- What you have to do
Continue the personal essay about life during and after cancer treatment, starting right after its final sentence.

- Source text
---+---
Whilst social media was full of fundraisers for charity with cancer patients running marathons, swimming the channel or knitting cute teddies, I was sulking in my bed. I wasn’t getting dressed up for chemo and making jokes with the nurses, I was turning up in my trackies and ignoring everyone whilst watching Netflix, scrolling Instagram and disassociating.  I didn’t cut out sugar, I didn’t keep a gratitude journal and I certainly didn’t look on the time as a blessing in disguise. I hated every second of it.

Cancer was an uninvited houseguest. 

It had come into my beautiful home, thrown the furniture around, eaten my food and made a mess on the carpet and I was not going to say thank you. When you are in it, when the houseguest is stomping around, you feel like this is all you will ever know. Your house will never be yours again. The walls you painted, the pictures you hung, the memories you made will be forever tainted by the gremlin currently screaming at the top of its lungs. It is all you can hear, see, smell and it consumes every waking thought. The misery feels all consuming. I struggled to find joy in my children, my partner, my friends or any part of my life. The houseguest spoilt all of it. Spreading its stink and dirt, making everything feel grimy and different.

And then it was over.  The chemo was finished, my boobs had been lobbed into a hospital incinerator, and I’d been shot at with laser beams (or radiotherapy as the proper people called it).  An emotionless surgeon in a bland hospital consultation room told me the houseguest was gone. But there was a catch. It had a key, and it could return any time it wanted to. And if it did, that time it wouldn’t leave. 

All around me I was being told to rebuild that house. The core that had been so destroyed needed to be made whole again, but I just didn’t know how. I saw flashes of potential. Days out with my children, dinner with friends, holidays – all of them had sparkles of joy. But I could never forget the houseguest with its key. It overshadowed any sparkle, put out the spark before I could make it into a fire. I felt so hopeless and sad, like pleasure was something pre-cancer me enjoyed but would now forever be tainted.

That was until the Spice Girls.

On the 1st of June 2019, I went with my closest friends to see the Spice Girls on their reunion tour. I was tired, stressed and still having side effects from the year of treatment I’d endured but all of that was forgotten once the immortal words were sung.
---+---
- Source information
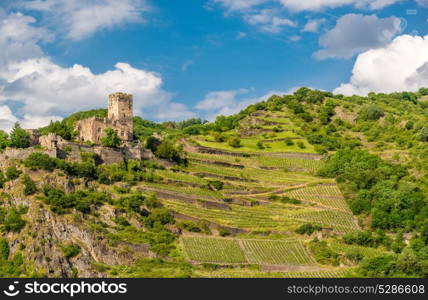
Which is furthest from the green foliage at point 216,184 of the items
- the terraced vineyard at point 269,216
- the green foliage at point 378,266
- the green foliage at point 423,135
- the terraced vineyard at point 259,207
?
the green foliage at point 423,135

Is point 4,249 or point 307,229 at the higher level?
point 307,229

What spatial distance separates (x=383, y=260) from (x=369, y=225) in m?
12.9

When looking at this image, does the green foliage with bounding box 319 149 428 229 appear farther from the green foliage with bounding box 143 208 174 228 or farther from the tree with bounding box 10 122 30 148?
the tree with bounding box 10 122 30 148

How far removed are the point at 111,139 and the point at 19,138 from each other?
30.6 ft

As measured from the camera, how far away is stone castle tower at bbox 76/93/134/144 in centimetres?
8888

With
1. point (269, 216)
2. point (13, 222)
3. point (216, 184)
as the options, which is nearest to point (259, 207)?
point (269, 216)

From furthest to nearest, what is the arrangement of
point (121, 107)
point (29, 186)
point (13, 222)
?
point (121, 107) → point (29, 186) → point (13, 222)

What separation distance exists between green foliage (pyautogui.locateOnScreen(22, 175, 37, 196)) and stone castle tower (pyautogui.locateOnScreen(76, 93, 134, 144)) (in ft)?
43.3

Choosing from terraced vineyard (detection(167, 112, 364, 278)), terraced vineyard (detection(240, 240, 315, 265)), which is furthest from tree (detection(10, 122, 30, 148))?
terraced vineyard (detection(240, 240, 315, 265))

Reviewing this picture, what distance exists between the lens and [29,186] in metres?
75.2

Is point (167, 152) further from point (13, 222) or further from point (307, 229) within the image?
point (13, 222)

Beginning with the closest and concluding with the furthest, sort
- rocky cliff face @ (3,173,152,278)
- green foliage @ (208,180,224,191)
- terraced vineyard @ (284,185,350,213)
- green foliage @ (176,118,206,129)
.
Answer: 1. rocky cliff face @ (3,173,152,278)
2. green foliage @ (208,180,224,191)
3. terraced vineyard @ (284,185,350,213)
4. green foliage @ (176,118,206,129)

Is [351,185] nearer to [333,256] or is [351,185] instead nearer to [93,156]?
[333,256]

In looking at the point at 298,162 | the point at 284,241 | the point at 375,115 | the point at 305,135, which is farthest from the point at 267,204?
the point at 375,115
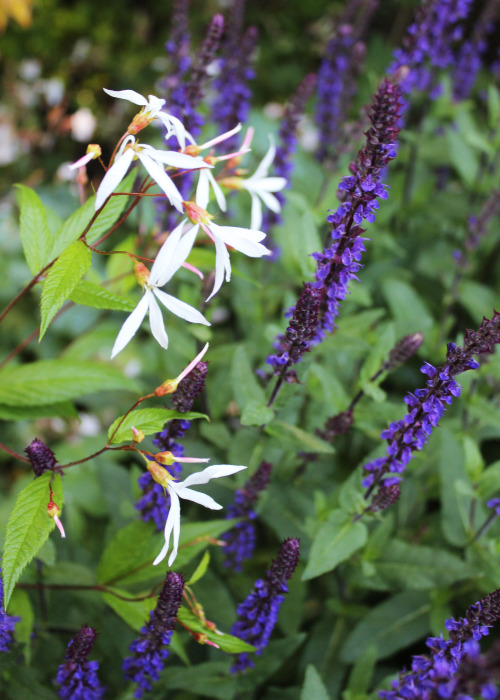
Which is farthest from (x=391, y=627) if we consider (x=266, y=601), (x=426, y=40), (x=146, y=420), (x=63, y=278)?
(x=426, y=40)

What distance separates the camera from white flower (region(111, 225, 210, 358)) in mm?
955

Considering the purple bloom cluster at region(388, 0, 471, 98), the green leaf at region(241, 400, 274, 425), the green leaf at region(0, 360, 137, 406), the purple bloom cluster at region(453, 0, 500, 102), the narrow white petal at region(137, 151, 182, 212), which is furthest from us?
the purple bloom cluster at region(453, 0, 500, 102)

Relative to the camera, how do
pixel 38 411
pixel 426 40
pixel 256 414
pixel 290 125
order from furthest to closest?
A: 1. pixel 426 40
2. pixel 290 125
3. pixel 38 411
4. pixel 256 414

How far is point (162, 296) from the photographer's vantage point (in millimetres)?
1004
---+---
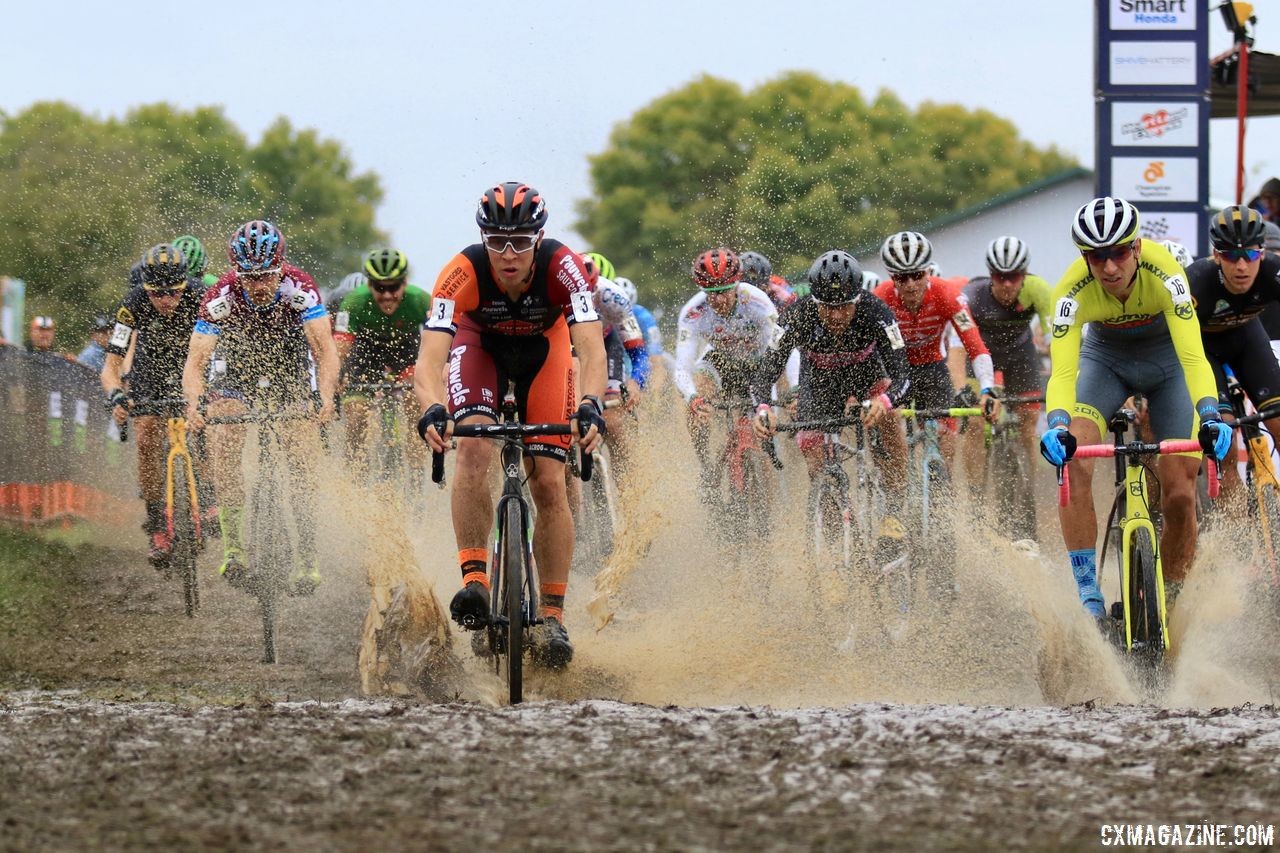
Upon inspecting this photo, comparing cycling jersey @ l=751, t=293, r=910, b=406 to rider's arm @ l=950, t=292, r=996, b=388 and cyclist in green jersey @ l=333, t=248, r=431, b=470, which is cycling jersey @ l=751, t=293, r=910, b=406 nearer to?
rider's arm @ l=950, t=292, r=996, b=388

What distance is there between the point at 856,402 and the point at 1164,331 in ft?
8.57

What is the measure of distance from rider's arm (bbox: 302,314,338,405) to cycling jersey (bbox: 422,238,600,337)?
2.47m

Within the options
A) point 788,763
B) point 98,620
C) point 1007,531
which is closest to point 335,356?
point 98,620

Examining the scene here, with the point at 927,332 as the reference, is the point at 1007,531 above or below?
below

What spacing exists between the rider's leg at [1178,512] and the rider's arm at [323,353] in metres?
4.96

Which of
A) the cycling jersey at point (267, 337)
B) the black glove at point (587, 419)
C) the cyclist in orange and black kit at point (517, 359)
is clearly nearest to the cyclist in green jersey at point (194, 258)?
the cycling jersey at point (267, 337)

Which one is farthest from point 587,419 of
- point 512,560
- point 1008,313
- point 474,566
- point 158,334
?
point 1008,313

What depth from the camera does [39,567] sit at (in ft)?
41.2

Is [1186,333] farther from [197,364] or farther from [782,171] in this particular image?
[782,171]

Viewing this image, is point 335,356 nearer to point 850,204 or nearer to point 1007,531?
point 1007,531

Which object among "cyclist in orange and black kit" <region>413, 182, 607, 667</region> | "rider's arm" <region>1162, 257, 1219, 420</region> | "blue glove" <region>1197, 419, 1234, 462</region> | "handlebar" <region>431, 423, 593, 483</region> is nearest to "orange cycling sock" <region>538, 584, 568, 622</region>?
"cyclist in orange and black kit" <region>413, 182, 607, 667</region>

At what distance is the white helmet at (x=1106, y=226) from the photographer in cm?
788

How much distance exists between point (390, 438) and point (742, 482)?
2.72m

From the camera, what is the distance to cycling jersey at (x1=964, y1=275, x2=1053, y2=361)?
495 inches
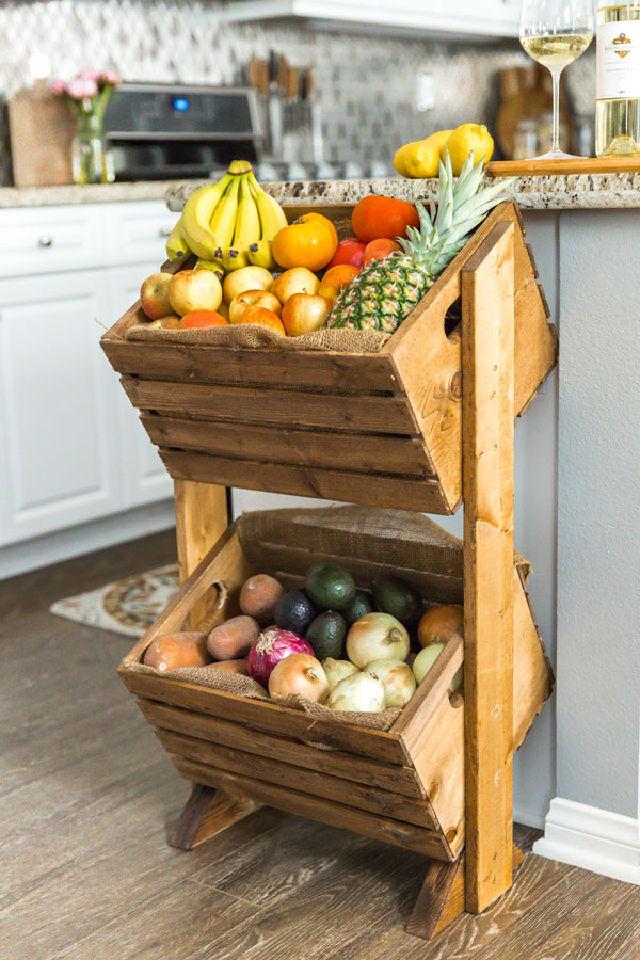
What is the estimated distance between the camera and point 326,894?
---+---
- Solved problem
‘I’ll tell you what I want, what I really really want’ I spent most of the concert crying and screaming the lyrics back at them. Dancing in my seat and awestruck by the dancers, fireworks, costume changes and incredible vocals. 

That night I learnt something about joy. It is an act of rebellion. We have been sold the idea that a happy life is an easy one, but that is untrue. Pleasure comes and goes, sometimes in tiny doses, and you need to hold onto those moments – they will sustain you. 

Choosing pleasure and joy means being brave.

That night I realised, I was alive. I was alive and seeing the Spice Girls and I was so happy I’d lived long enough for that to happen. Being alive meant I could be brave again and make the choice to embrace joy – chaos and all. Embracing the houseguest means no more hiding from it, rather, you need to grab it by the scruff of the neck and lock it in a room. Let it throw a tantrum, punch the walls, rip up the carpets, smash the windows – but only of that room. The rest of the house is yours to be filled with everything that gives you pleasure.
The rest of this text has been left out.